§ **Your task**
Leave out the pictures and repeat the data exactly.

+++ Data for analysis

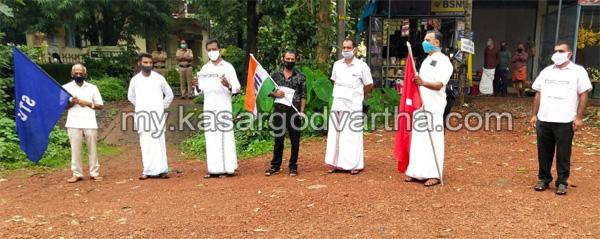 Kerala, News,  The Joint Trade Union agitated at Bovikanam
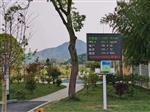 广东景区负氧离子监测系统价格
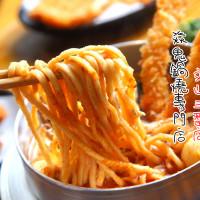 台北市美食 餐廳 異國料理 日式料理 焱鬼鍋燒專門店-文山三番店 照片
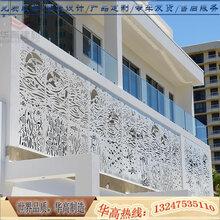 铝单板价格幕墙材料可根据客户图案铝单板定制生产厂家图片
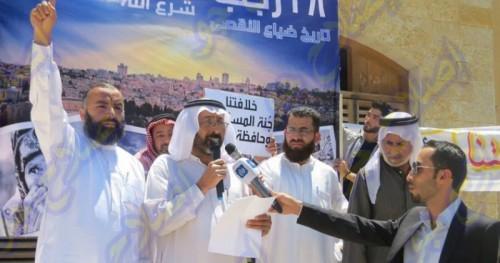 """""""Kim Allah'tan Başka Daha Güzel Hüküm Verebilir?"""" Başlıklı Kampanya Kapsamında Recep Ayı Etkinlikleri"""
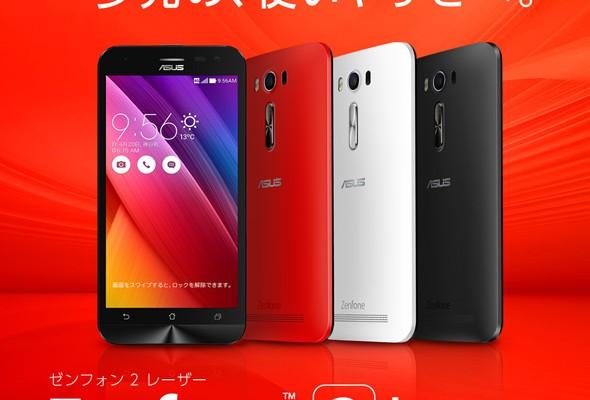 ZenFone 2 Laser title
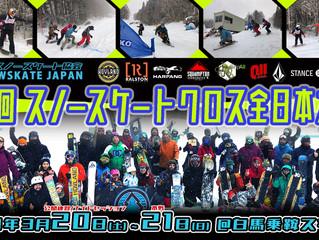 第5回スノースケートクロス全日本大会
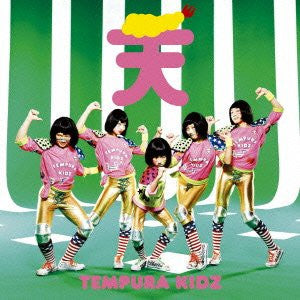 Image 1 for ONE STEP / TEMPURA KIDZ [Limited Edition]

++++++

§ **Reply to the exercise**
 Kerala, News,  The Joint Trade Union agitated at Bovikanam
 广东景区负氧离子监测系统价格
 台北市美食 餐廳 異國料理 日式料理 焱鬼鍋燒專門店-文山三番店 照片
 铝单板价格幕墙材料可根据客户图案铝单板定制生产厂家图片
 """""""Kim Allah'tan Başka Daha Güzel Hüküm Verebilir?"""" Başlıklı Kampanya Kapsamında Recep Ayı Etkinlikleri"""
 ZenFone 2 Laser title
 第5回スノースケートクロス全日本大会
 Image 1 for ONE STEP / TEMPURA KIDZ [Limited Edition]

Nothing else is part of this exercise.